Sorry, I seem to have evaluated the VG+Cacao dataset, but the valid image (has predicates in target predicate classes) is more than 2262. Then it looks like more than a small amount. We found that the corresponding dictionary in 'zs-random' seems to be contaminated, I updated the idx of base classes and novel classes as follows:
base_classes = [2, 7, 16, 18, 21, 23, 26, 32, 45, 47, 109, 111, 128, 132, 137, 143, 145, 182, 197, 210, 213, 215, 223, 237, 254, 284, 335, 362, 396, 415, 439, 450, 451, 452, 454] novel_classes = [207, 291, 242, 3, 103, 422, 216, 195, 124, 435, 156, 9, 79, 13, 226]
I will check and update the 'idx_to_predicate' and 'predicate_to_idx' information in the future.
base_classes = [2, 7, 16, 18, 21, 23, 26, 32, 45, 47, 109, 111, 128, 132, 137, 143, 145, 182, 197, 210, 213, 215, 223, 237, 254, 284, 335, 362, 396, 415, 439, 450, 451, 452, 454] novel_classes = [207, 291, 242, 3, 103, 422, 216, 195, 124, 435, 156, 9, 79, 13, 226]
ok, i will retrain this baseline model with this map.

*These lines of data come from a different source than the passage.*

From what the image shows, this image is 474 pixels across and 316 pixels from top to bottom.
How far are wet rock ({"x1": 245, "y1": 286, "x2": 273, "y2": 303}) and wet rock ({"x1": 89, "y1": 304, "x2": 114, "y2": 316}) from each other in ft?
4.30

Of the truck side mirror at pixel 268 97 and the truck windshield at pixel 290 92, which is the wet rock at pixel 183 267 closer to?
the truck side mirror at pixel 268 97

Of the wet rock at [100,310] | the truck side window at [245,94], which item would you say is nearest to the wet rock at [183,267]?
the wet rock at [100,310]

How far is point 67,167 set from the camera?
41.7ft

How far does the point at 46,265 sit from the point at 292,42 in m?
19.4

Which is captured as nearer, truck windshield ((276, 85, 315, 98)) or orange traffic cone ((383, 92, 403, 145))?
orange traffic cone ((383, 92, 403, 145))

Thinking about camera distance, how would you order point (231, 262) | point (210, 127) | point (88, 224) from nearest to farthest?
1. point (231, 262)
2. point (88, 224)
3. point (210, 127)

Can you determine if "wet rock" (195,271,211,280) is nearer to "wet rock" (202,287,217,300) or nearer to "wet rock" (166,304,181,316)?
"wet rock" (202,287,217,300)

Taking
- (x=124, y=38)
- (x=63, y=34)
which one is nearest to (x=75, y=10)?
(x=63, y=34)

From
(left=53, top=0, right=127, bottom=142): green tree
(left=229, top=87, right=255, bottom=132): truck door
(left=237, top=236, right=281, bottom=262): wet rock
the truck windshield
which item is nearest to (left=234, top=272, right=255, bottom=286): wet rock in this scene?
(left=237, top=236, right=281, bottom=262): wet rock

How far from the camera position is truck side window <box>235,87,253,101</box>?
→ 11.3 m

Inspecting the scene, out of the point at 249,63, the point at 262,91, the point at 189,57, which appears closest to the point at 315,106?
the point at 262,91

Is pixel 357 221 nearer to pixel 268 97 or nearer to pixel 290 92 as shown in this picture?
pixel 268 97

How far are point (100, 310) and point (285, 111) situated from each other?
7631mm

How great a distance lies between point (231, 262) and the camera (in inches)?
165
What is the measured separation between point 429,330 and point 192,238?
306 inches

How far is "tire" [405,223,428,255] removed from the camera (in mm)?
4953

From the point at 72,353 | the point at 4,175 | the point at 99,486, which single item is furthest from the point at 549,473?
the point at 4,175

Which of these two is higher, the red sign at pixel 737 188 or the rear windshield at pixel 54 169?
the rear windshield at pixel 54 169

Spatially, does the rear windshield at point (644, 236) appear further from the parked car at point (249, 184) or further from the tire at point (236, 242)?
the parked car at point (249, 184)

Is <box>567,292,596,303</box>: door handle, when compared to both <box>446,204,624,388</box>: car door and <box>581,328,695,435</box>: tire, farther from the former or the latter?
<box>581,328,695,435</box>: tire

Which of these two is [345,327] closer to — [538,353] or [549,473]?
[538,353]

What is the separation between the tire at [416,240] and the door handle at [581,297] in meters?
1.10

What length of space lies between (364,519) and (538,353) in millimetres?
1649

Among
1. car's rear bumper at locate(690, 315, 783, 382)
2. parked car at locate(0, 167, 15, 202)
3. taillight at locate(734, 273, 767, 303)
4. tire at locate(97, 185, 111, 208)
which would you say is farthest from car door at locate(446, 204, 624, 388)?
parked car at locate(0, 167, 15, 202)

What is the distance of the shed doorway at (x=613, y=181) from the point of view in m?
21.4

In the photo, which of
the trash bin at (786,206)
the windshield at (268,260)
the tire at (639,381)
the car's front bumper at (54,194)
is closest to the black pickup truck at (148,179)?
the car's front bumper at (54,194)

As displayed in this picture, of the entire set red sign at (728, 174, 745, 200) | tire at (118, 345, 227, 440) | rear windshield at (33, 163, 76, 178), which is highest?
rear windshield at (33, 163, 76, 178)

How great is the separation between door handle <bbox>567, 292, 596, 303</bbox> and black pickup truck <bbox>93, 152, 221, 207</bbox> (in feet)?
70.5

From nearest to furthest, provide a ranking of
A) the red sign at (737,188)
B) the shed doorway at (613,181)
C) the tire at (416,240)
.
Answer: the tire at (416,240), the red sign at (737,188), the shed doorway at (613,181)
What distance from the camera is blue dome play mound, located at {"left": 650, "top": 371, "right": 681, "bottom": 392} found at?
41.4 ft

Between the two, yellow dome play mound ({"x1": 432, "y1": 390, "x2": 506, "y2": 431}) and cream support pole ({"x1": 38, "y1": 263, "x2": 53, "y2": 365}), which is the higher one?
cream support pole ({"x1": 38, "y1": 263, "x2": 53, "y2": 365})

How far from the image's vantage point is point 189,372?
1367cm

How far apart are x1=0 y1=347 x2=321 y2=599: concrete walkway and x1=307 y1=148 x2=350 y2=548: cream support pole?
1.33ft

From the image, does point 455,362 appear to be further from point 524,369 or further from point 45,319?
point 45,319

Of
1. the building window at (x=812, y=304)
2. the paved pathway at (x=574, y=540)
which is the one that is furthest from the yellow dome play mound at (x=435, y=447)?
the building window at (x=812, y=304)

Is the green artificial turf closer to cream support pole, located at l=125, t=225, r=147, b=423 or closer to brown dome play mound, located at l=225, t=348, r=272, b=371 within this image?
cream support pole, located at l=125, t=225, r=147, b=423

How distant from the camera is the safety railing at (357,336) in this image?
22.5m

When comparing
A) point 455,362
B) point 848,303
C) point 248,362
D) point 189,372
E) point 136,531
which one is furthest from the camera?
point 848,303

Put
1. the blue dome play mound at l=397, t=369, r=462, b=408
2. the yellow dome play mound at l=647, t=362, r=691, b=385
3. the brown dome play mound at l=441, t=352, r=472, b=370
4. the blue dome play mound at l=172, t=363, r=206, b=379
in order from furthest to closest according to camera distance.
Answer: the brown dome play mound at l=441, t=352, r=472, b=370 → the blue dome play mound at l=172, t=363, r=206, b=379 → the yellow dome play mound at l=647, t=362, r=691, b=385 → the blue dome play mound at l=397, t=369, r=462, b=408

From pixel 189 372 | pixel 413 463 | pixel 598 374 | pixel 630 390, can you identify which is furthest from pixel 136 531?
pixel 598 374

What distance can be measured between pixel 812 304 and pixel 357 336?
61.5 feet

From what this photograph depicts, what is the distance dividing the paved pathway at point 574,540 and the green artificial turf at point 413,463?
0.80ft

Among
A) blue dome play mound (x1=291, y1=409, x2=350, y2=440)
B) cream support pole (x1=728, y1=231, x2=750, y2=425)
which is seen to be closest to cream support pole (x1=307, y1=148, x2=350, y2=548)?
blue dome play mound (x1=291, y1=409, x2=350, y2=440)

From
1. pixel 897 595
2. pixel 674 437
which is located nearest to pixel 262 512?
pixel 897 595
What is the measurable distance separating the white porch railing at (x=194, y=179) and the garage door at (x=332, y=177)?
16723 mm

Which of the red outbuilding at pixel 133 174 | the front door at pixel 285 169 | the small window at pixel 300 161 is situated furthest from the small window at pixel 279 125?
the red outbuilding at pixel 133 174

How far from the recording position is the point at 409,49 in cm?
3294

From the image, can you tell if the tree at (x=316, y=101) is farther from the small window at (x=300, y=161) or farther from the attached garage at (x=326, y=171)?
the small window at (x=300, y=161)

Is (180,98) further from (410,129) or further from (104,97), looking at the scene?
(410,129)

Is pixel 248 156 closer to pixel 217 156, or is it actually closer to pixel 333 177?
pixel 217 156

hi, my motif baseline' recall of base is about 20, novel is about 10, it seems the novel is also a little lower, do you upload the epic model? it seems it is much better than the baseline. By the way, according to what you said before, you used N*N pairs, but according to your paper description, epic seems to perform prompt learning at the triplet-level. I think the amount of calculation is huge on some samples, because for some samples, the number of pairs is huge, how do you solve this problem.
It seems reasonable that a little lower could be caused by the quality of CACAO triplet mapping. According to the next works and other cooperators, we will sort out this part of the code later. Thank you for your understanding.
for some samples, the number of pairs is huge, how do you solve this problem.
For training, we use labeled pairs; while in inference, we perform prompt learning on pseudo-label pairs by removing some candidate samples by confidence. (The overhead is acceptable). By the way, we consider triplet-level only on image-aware prompts and adopt predicate-level on text-aware prompts, thus the overhead is also acceptable.
i just map the openword classes to base and novel classes as: novel_classes = [311, 400, 348, 3, 128, 542, 321, 299, 149, 555, 260, 9, 104, 13, 331] base_classes = [2, 7, 37, 39, 42, 45, 50, 56, 70, 72, 134, 136, 153, 158, 164, 171, 173, 286, 301, 314, 318, 320, 328, 343, 360, 393, 448, 478, 513, 535, 559, 570, 571, 572, 581] and train the baseline model(motifs) using the VG+cacao dataset. but the baseline's base classses' Recall is about 10 lower than your reported results and the novel classes' Recall is 0, can you provide some suggestions for the performance reproduction?